A occuparsi del caso, come riporta il quotidiano Il Messaggero, il Nucleo Investigativo provinciali di Polizia ambientale e forestale e la polizia giudiziaria del corpo forestale dello Stato.

Il caso è venuto fuori dall’indagine sulla stablità dei balconi di 260 appartamenti dei C.a.s.e. di Sassa, Arischia, Cese di Preturo, Collebrincioni e Coppito, indagine scattata nel settembre del 2014 in seguito al crollo di un balcone a Cese di Preturo. 

Le indagini preliminari a carico di 37 persone si sono chiuse con accuse di truffa aggravata ai danni dello Stato da 18 milioni di euro, frode nelle pubbliche forniture e falso in atto pubblico.
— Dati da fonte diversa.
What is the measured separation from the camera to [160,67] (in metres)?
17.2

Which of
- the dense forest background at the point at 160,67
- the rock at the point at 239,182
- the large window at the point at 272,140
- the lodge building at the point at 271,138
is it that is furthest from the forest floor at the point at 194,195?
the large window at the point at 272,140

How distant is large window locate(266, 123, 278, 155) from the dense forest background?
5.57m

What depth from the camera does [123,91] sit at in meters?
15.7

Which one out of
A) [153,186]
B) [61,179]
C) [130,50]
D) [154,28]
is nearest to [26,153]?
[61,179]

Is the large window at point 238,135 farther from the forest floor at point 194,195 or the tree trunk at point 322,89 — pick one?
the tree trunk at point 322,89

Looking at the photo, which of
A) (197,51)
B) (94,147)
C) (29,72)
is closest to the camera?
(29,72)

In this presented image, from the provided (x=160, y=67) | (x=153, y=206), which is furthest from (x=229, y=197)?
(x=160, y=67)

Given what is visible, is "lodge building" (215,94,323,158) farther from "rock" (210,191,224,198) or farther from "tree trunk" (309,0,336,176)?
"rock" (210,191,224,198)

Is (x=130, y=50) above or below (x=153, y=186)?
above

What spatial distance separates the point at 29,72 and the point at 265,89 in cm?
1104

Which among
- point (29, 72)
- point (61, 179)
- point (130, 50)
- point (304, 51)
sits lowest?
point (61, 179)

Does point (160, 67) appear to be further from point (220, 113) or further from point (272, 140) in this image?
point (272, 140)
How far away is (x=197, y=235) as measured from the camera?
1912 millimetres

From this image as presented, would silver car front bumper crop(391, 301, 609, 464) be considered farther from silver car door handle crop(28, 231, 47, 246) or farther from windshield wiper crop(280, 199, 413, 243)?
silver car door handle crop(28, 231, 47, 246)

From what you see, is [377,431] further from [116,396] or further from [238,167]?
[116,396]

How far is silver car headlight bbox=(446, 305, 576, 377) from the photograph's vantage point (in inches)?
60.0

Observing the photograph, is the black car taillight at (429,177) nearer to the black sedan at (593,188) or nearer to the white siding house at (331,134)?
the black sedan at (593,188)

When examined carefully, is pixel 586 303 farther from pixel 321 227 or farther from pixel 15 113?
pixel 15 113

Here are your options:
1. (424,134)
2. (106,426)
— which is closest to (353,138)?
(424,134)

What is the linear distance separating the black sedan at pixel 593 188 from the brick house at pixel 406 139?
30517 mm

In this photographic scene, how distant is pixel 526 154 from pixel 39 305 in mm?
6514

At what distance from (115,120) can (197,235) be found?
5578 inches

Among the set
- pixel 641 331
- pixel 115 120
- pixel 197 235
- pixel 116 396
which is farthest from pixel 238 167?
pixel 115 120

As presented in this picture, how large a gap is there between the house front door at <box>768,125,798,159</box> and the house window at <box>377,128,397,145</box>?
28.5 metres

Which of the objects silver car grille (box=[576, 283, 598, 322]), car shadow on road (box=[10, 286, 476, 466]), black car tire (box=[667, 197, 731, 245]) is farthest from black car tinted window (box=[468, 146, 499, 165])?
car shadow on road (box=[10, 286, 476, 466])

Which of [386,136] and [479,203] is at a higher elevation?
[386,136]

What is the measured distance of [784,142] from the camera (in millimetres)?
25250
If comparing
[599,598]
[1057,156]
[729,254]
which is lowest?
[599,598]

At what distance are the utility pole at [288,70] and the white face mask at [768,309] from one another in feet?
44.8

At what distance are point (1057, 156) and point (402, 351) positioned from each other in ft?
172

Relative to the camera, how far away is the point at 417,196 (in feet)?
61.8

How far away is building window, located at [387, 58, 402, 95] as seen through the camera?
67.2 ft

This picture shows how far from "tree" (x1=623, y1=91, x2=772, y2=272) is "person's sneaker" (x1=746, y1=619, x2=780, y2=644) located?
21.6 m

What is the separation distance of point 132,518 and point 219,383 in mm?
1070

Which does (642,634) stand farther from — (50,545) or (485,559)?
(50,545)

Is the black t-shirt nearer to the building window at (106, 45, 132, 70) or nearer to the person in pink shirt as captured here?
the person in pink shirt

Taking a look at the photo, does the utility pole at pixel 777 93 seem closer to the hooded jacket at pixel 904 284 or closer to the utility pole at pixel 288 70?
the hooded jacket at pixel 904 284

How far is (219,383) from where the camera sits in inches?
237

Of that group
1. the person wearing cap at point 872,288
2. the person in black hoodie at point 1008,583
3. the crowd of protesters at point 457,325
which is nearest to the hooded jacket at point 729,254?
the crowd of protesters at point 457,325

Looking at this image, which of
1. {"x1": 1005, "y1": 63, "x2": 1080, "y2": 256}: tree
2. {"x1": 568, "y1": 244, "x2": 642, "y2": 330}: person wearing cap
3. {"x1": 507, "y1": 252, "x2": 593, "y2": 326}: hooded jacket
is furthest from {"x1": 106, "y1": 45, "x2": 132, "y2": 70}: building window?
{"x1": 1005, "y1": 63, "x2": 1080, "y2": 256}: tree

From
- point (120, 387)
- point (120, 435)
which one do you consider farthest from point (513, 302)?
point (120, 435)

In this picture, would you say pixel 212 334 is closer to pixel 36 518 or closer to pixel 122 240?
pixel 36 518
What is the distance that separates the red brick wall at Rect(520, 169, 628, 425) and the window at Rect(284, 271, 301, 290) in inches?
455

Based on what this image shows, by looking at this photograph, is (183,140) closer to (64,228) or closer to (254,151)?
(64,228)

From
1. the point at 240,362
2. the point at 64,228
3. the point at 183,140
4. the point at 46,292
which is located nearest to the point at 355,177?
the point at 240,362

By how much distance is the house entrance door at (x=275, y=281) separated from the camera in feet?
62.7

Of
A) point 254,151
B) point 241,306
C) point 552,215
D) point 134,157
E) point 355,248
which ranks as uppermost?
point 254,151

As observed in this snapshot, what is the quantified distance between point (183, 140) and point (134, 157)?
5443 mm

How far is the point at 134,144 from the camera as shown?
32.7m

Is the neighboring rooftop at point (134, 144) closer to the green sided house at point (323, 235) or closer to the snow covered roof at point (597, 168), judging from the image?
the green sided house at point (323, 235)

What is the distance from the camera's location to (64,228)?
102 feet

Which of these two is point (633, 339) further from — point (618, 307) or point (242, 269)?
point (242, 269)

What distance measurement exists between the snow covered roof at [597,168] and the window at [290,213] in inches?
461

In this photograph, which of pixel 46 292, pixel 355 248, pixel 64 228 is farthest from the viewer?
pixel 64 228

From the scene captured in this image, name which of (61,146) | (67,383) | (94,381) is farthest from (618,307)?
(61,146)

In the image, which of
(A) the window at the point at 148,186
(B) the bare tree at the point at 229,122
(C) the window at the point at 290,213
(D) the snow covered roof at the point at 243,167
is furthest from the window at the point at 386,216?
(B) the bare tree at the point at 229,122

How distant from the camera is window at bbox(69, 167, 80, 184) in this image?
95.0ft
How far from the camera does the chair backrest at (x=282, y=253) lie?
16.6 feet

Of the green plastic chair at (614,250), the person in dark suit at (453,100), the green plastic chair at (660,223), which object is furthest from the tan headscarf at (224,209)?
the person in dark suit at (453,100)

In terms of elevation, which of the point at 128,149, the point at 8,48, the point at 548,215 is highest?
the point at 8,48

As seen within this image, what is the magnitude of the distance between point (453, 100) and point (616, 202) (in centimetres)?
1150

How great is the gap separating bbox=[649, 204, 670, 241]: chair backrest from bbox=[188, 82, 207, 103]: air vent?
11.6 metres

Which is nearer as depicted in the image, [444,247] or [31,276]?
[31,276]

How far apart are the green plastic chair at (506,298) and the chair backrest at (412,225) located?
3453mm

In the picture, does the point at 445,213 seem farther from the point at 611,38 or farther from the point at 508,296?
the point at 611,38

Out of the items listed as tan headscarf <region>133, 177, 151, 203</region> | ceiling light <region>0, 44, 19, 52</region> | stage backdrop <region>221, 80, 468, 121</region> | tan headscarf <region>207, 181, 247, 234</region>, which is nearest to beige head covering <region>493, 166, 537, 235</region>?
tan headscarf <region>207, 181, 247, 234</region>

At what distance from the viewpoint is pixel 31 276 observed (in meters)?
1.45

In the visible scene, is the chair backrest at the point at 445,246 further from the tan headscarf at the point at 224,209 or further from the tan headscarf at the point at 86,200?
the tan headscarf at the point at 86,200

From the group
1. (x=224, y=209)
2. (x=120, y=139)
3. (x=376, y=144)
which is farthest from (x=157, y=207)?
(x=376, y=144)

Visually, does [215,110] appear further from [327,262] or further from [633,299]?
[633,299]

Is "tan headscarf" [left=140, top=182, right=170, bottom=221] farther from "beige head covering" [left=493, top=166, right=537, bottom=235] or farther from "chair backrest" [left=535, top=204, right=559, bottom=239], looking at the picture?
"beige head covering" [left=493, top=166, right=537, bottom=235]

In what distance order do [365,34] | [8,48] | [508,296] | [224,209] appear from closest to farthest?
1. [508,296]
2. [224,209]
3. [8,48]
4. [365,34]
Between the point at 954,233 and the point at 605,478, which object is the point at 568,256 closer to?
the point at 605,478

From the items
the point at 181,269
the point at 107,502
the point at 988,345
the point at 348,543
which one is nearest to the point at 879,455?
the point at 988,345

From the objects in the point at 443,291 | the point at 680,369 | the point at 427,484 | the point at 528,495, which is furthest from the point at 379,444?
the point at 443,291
Sulla base degli accertamenti della Forestale, la magistratura ha accertato che molti dei balconi presi in esame sono stati costruiti con legname non idoneo, senza collanti, senza certificazioni, e montati con inferriate malmesse e differenti rispetto alle previsioni del progetto.

È stata notata l’assenza di guaine e di altri requisiti tecnici fino a quando una delle terrazze è marcita ed è crollata. Di qui l’inchiesta giudiziaria e i sequestri.